Lilla Laperuta
La sezione lavoro della Corte di Cassazione, con la sentenza n. 5975, depositata l’11 marzo 2013, ha chiarito che per l’avvocato membro di un consiglio di amministrazione di società di capitali non sussiste sempre e comunque l’obbligo di versare contributi alla Cassa forense in relazione ai redditi che gli derivano dalla partecipazione al consiglio di amministrazione.

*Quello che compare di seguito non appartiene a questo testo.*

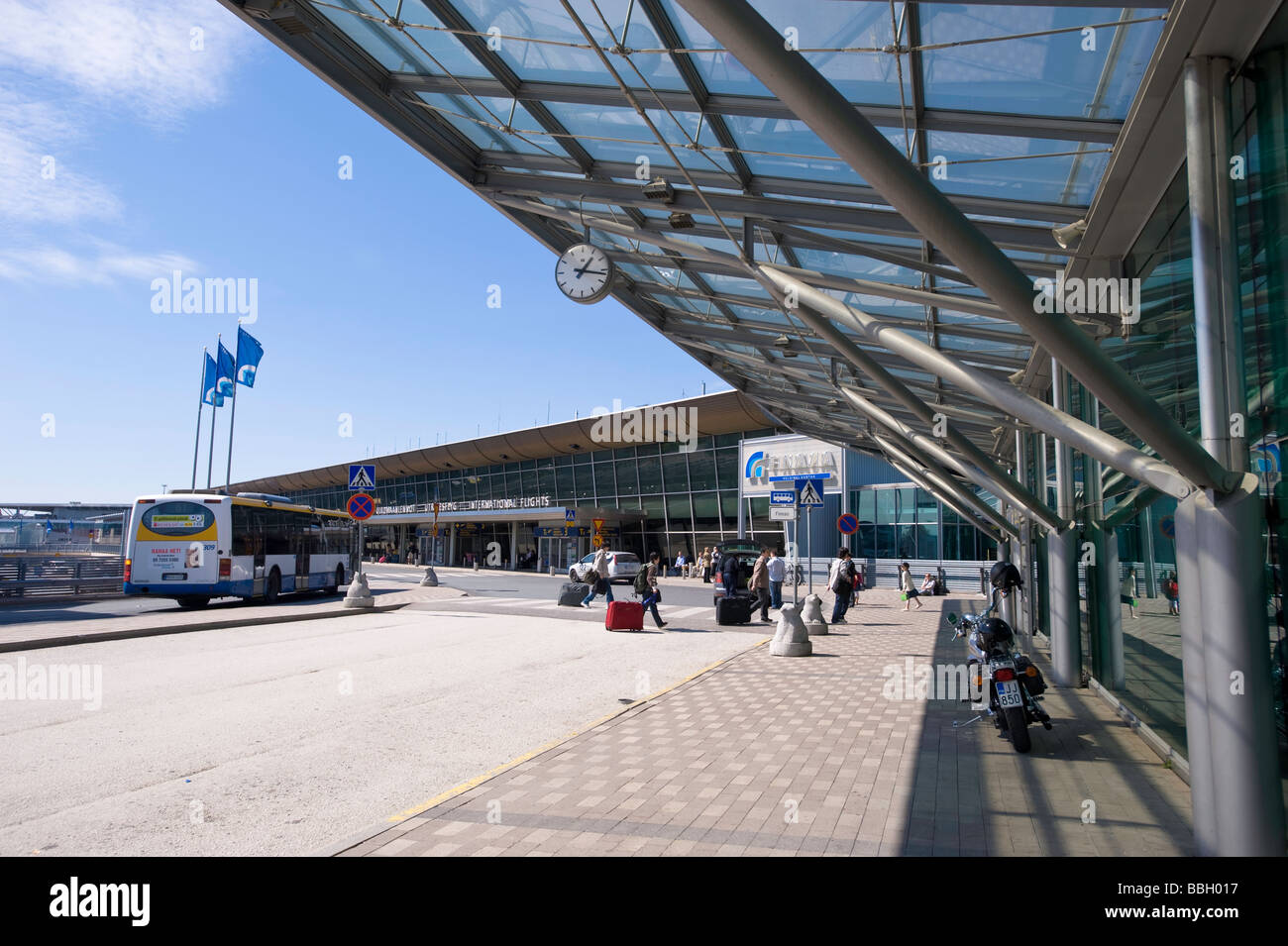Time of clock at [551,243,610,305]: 1:16
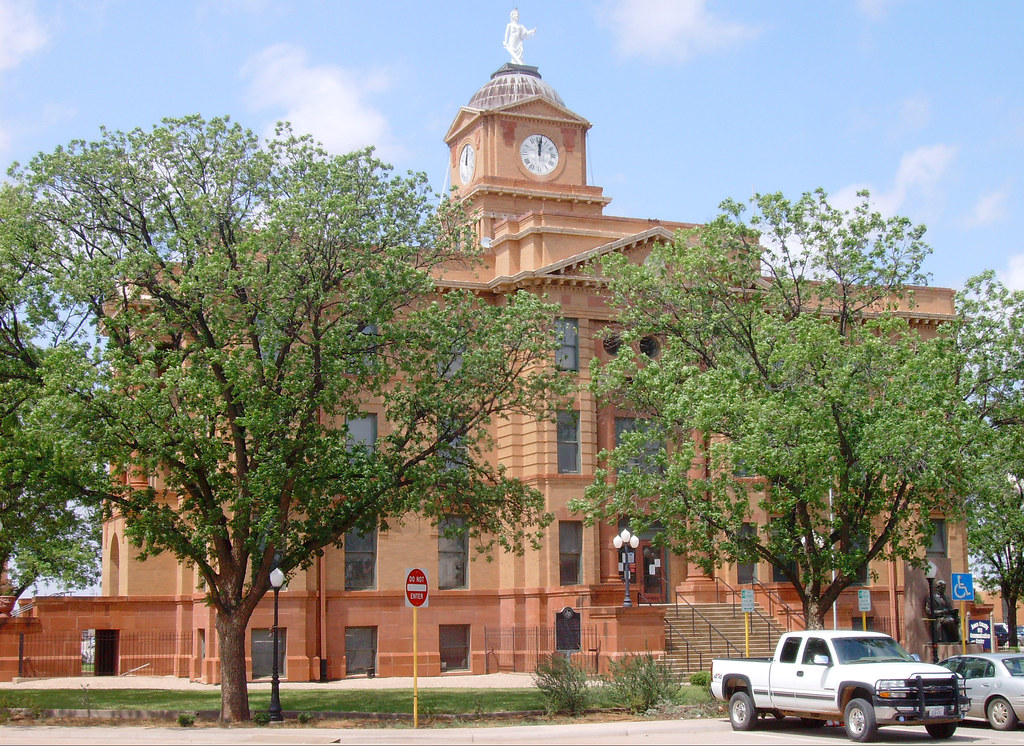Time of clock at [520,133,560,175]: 12:01
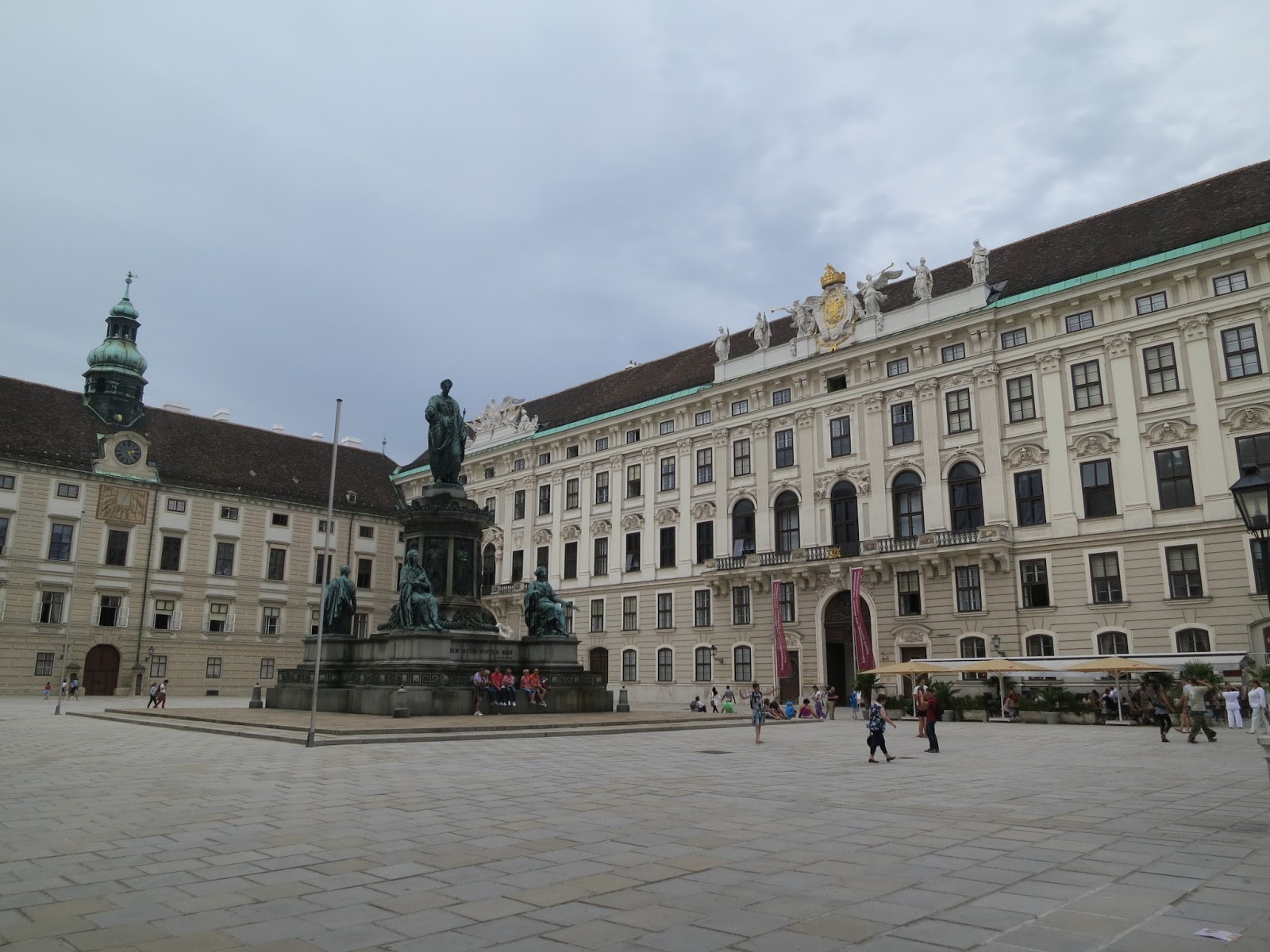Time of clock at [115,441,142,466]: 2:24
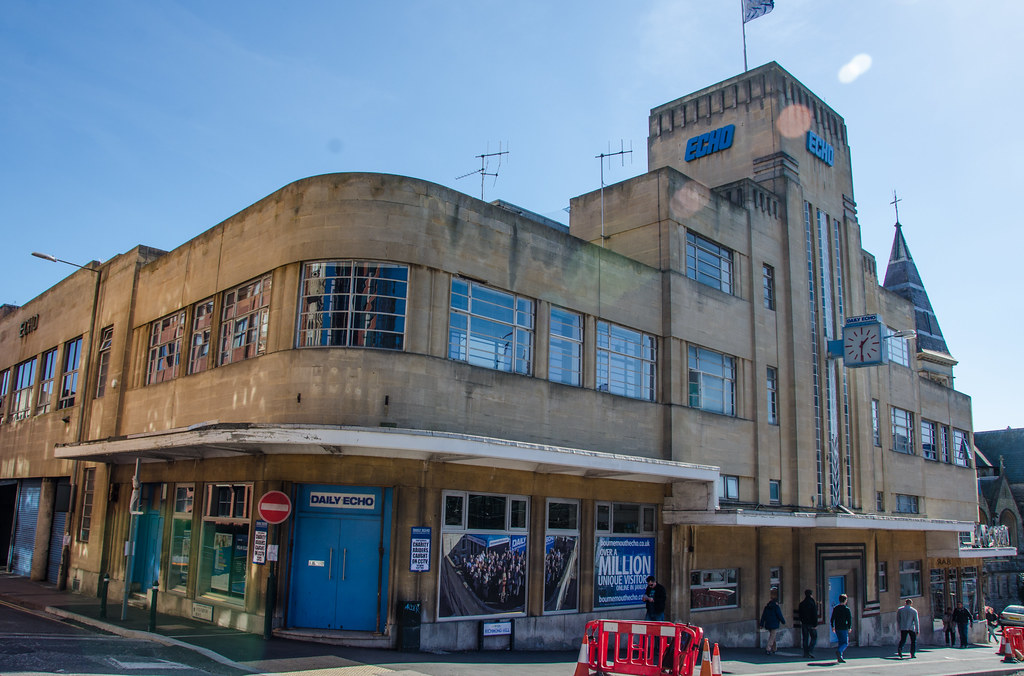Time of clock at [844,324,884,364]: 1:30
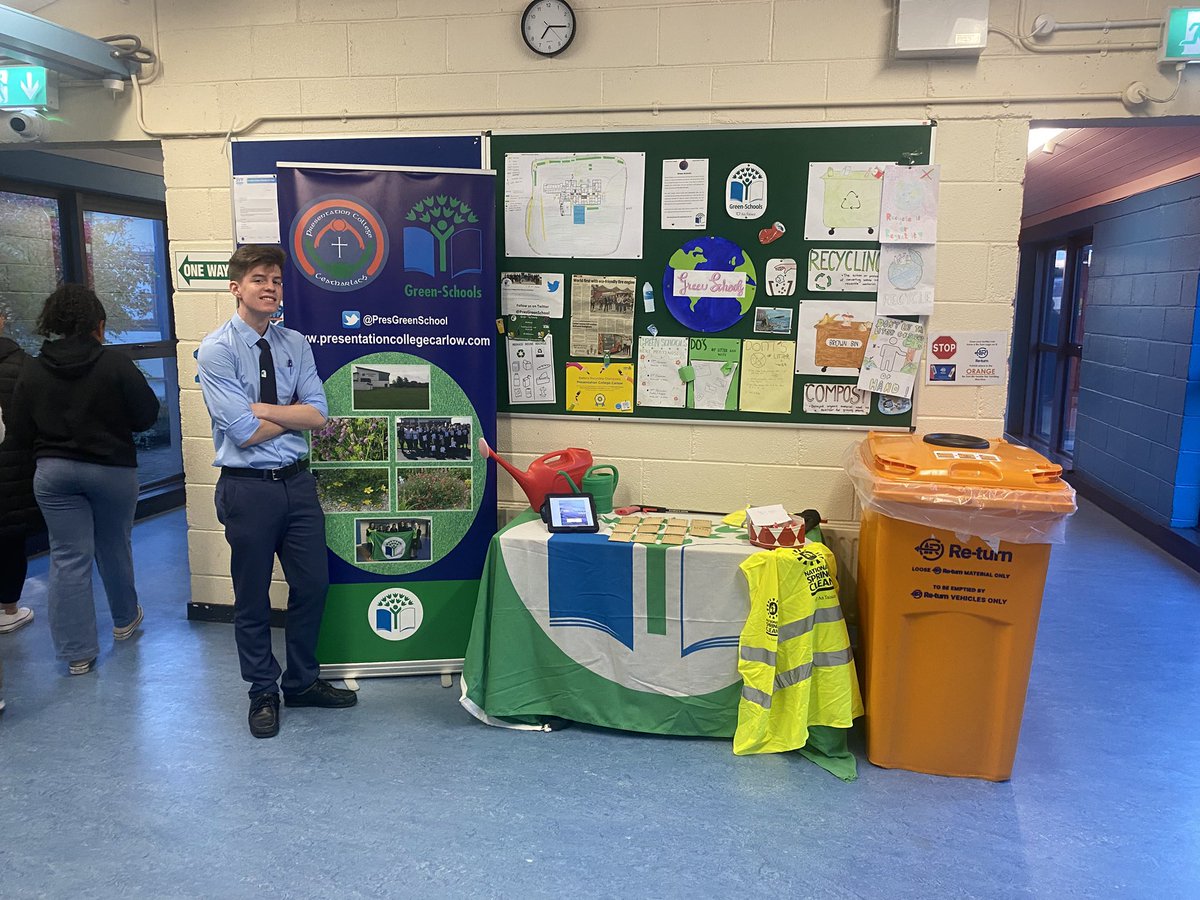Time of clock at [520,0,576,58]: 7:15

In particolare, la contribuzione previdenziale non è dovuta se non sia provato che in concreto l’attività svolta quale componente del consiglio di amministrazione della società abbia assunto caratteristiche tali da essere oggettivamente inquadrata come “tipica” della professione, con la conseguenza di assoggettare i relativi redditi e volumi di affari a contribuzione.
Nella sentenza, inoltre, il Supremo Collegio ricorda che il concetto di esercizio della professione debba essere interpretato non in senso statico e rigoroso, piuttosto tenendo conto dell’evoluzione subita nel mondo contemporaneo dalle specifiche competenze e dalle cognizioni tecniche libero professionali; evoluzione che ha comportato la progressiva estensione dell’ambito proprio dell’attività professionale, con occupazione da parte delle professioni di tutta una serie di spazi inesistenti nel quadro tipico iniziale.
Ne consegue che nel concetto di professione deve ritenersi compreso, oltre all’espletamento delle prestazioni tipicamente professionali (ossia delle attività riservate agli iscritti in appositi albi) anche l’esercizio di attività che, pur non professionalmente tipiche, presentino, tuttavia, un nesso con l’attività professionale strettamente intesa, in quanto richiedono le stesse competenze tecniche di cui il professionista ordinariamente si avvale nell’esercizio dell’attività professionale e nel cui svolgimento, quindi, mette a frutto anche la specifica cultura che gli deriva dalla formazione tipologicamente propria della sua professione.